4. **Rain Classifier Training (Second Iteration):** Train the rain classifier exclusively using the subset of Tweets marked as "relevant" by the relevance classifier. This step involves retraining the rain classifier to focus solely on informative Tweets.
5. **Performance Evaluation:** Evaluate the performance of both iterations of the rain classifier. Compare the results obtained from the baseline model and the models trained on the entire Tweet dataset and the filtered dataset.

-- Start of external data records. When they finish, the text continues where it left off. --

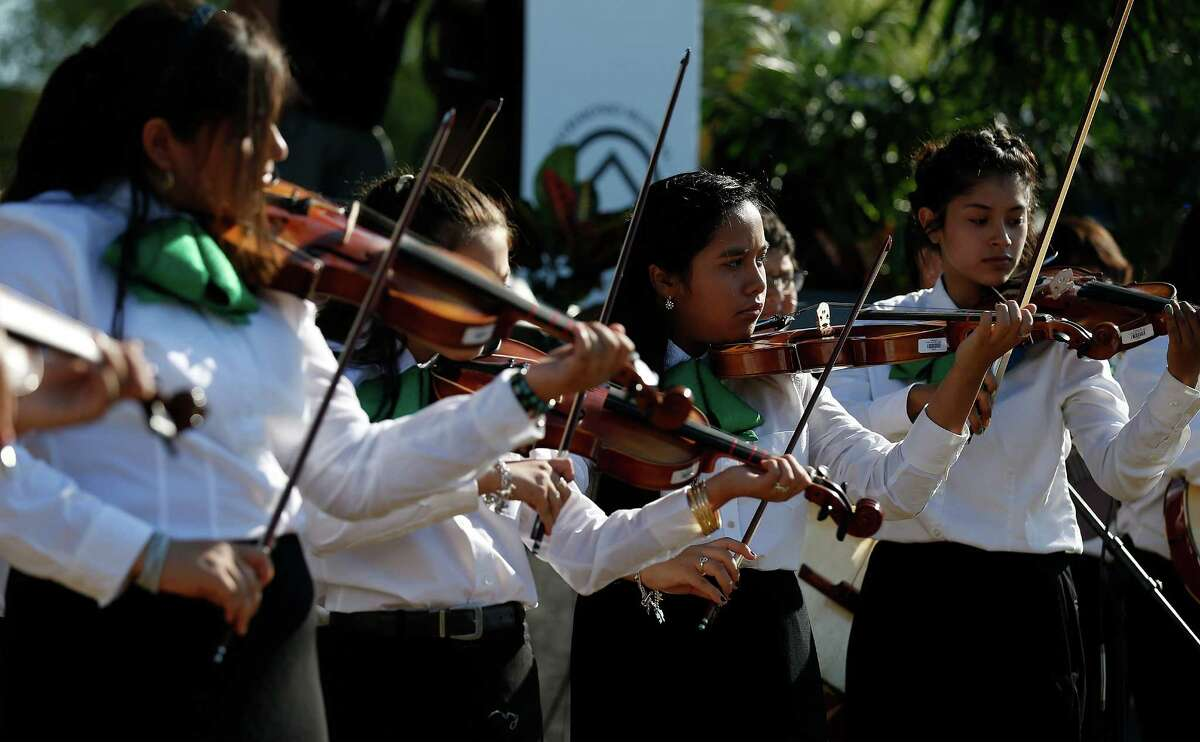 Leal Middle School students Nalleli Ramos (right) and Xena Arredondo play the violin with other members of the Harlandle School District mariachi group during the World Heritage Inscription Ceremony at Mission San Jose on Saturday, Oct. 17, 2015. Hundreds of guests and the public watched as young mariachis from Harlandale Independent School District performed as well as watched ceremonies conducted by two Indigenous groups. The whole affair was highlighted by the unveiling of a plaque that will be displayed at San Jose to mark the new World Heritage designation for all five of the missions around the city.
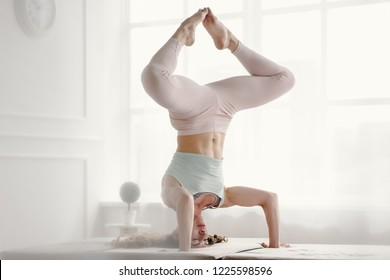 Young yoga woman doing handstand with folded legs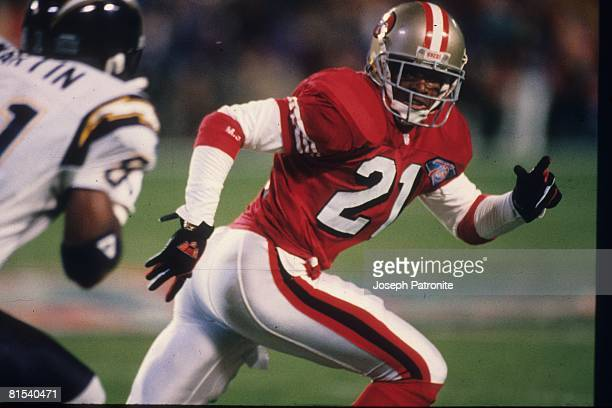 Cornerback Deion Sanders of the San Francisco 49ers covers wide receiver Tony Martin of the San Diego Chargers in Super Bowl XXIX at Joe Robbie...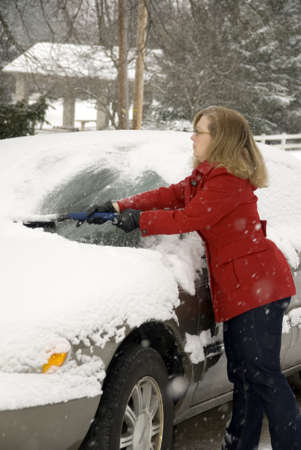A pretty woman scraping snow off her car during a snowstorm Stock Photo - 17796453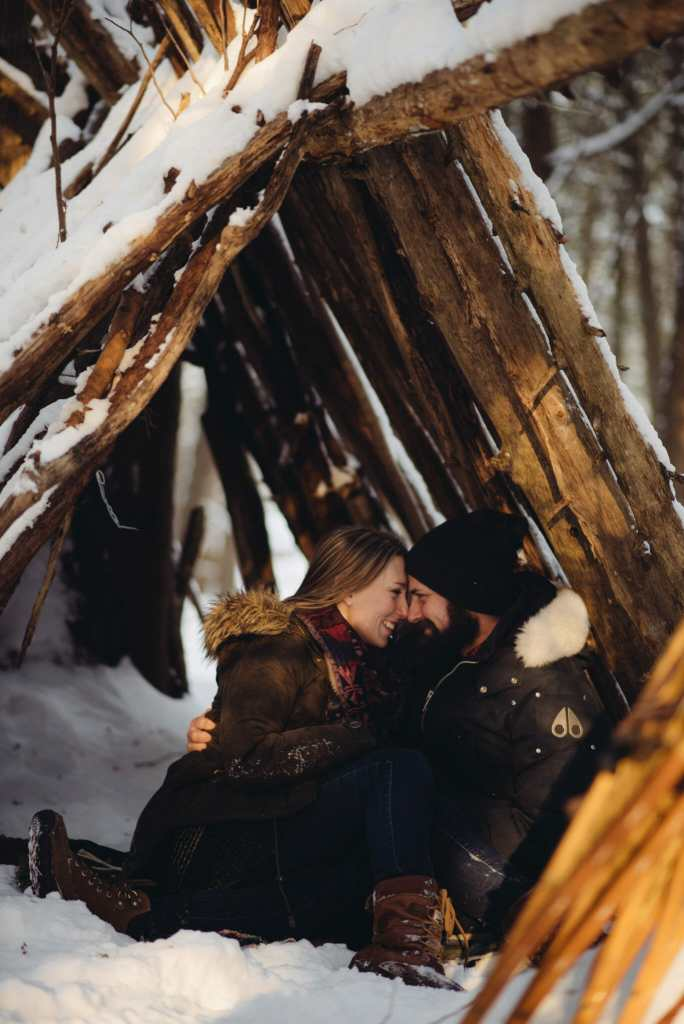 couple in lean to in the winter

This comparative analysis will provide insights into the effectiveness of utilizing relevant Tweets for rain classification.


In [None]:
import sys
import re
import logging
import functools

logging.basicConfig(level=logging.INFO)

import numpy as np
import pandas as pd
import matplotlib.pyplot as plt
import xarray

# Pytorch modules
import torch
import torch.nn.functional

# scikit-learn modules
import sklearn.metrics
import sklearn.model_selection

# "Hugging Face" modules
import datasets
import transformers

sys.path.append("/bootcamp/AP2/scripts")
import plotting

In [None]:
[torch.cuda.device(i) for i in range(torch.cuda.device_count())]

## First Iteration
The rain classifier trained on the one-year dataset (2017).

In [None]:
folder_path = "/p/project/deepacf/maelstrom/haque1/dataset/"
file_name = folder_path + "tweets_2017_era5_normed_filtered.nc"
ds_tweets = xarray.load_dataset(file_name)

In [None]:
# again define labels
key_tp = "tp_h"
ds_tweets["raining"] = (["index"], ds_tweets[key_tp].values > 1e-8)

In [None]:
# removing snow related tweets
ds_tweets = ds_tweets.where(~ds_tweets.text_normalized.str.contains("snow", flags=re.IGNORECASE), drop=True)

In [None]:
indices_train, indices_test = sklearn.model_selection.train_test_split(
    np.arange(ds_tweets["index"].shape[0]),
    random_state=42,
    shuffle=True,
    test_size=0.2,
    stratify=ds_tweets["raining"].values,
)

In [None]:
# load the pretrained tokenizer
model_nm = (
    "/p/project/deepacf/maelstrom/haque1/deberta-v3-small"  # model repo downloaded from Hugging Face to the cluster
)

tokenizer = transformers.AutoTokenizer.from_pretrained(model_nm)
db_config_base = transformers.AutoConfig.from_pretrained(model_nm, num_labels=2)

In [None]:
def tok_func(x, tokenizer):
    """
    tokenizes the field 'inputs' stored in x including padding
    """
    return tokenizer(x["inputs"], padding=True)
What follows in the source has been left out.